I had half a day free today, so decided to make an early morning trip up toward Chiang Rai to a place where wild Green Peafowl are regularly seen. Getting up at 5.30am was easier than breaking out of the guest house (with motorbike), but I eventually managed it without setting off any alarms!
I underestimated the temperature pre-dawn on a bike, and by the time I arrived at the project area my teeth were chattering badly! Stopping to get some warmth back into my body, I found the roadside surprisingly full of birds - Jays, drongos, Puff-throated Babblers and Dusky Warblers all over the place.
As the first rays of sun hit the trees I came across a flock of Rosy Minivets - great to get a good look at this species after seeing that one in northern Malaysia last January.
My directions to the peafowls weren't terribly specific. I knew I had to find the small 'zoo' of animal cages, and with the help of a local person I eventually found it. I don't usually enjoy zoos but this one was rather fun. There was a large herd of wild boar, the adults of which were enclosed, but the piglets were running helter-skelter all over the place! The whole place is located within the forest, so the habitat for these and other animals looks surprisingly natural.
A cute wild boar piglet!
The wild Green Peafowl seem drawn to the caged ones, whether to gloat or get them out I'm not sure. Anyway, all around the forest where the zoo was there were several flocks of wild and wary peafowl.

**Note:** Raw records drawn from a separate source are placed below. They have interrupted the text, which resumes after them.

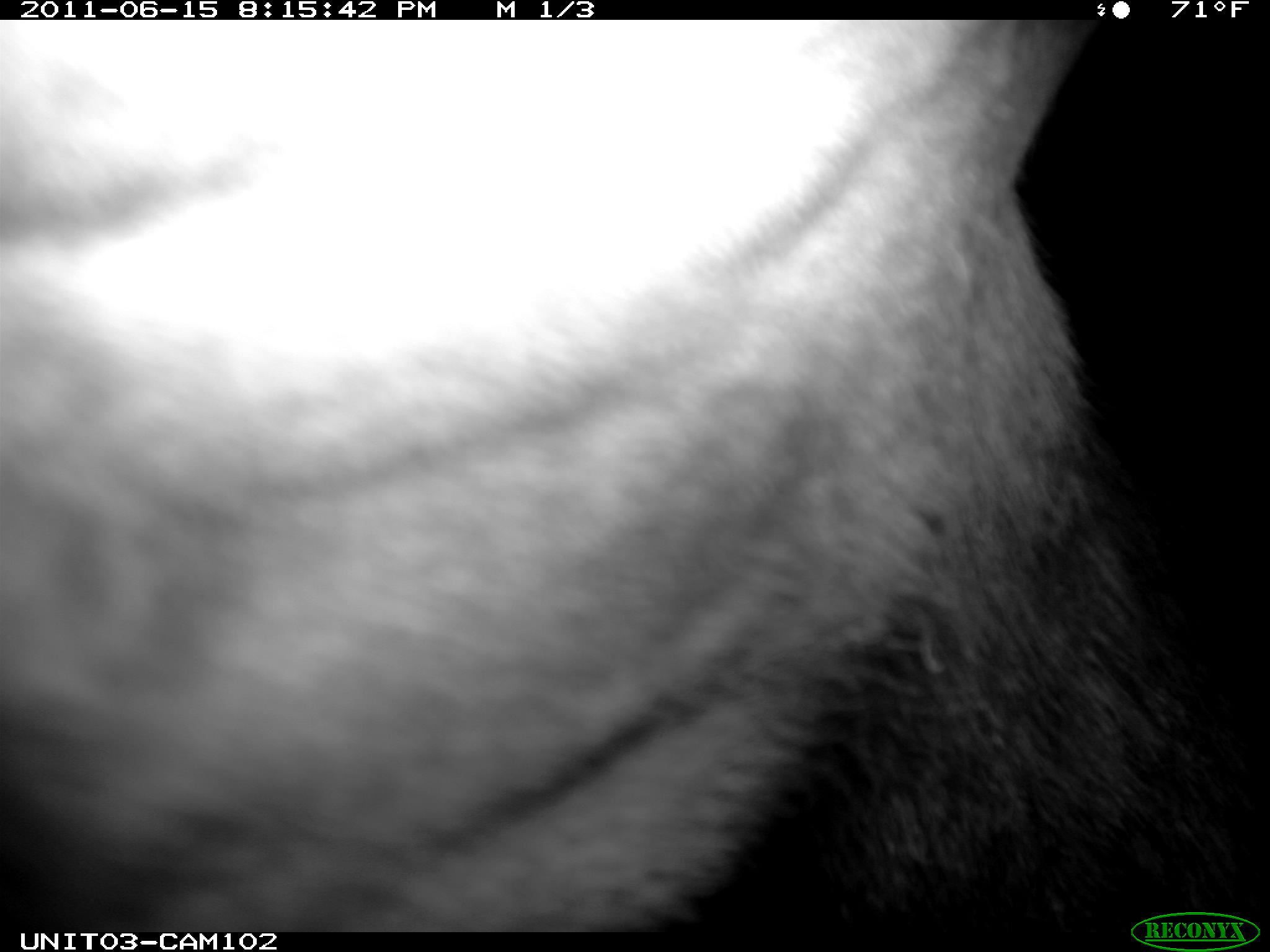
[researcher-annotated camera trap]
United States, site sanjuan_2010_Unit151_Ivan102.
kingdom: Animalia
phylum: Chordata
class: Mammalia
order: Artiodactyla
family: Cervidae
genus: Cervus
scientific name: Cervus elaphus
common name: red deer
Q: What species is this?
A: Cervus elaphus (red deer).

Green Peafowl was high on my list of birds I really wanted to see, and I wasn't disappointed. Seeing the males perched high in the trees, looking like gigantic archeopterixes, was an unforgettable sight.
Nice bird - shame about the fence and background!
Seeing them fly, trailing their enormous tail behind, was just wild! These were so nearly good pictures!
A walk in the dry forest around the zoo produced a few birds, some more Rosy Minivets, a juv Violet Cuckoo and a small flock of Black-naped Monarchs were the highlights.
Before leaving at 11am I visited a small reservoir that had many hundreds of Lesser Tree Ducks roosting on it.
The lake edge was quite lively, with Stripe-throated Bulbuls, a Green-billed Malkoha, and this solitary Blue-bearded Bee-eater, croaking like a gecko!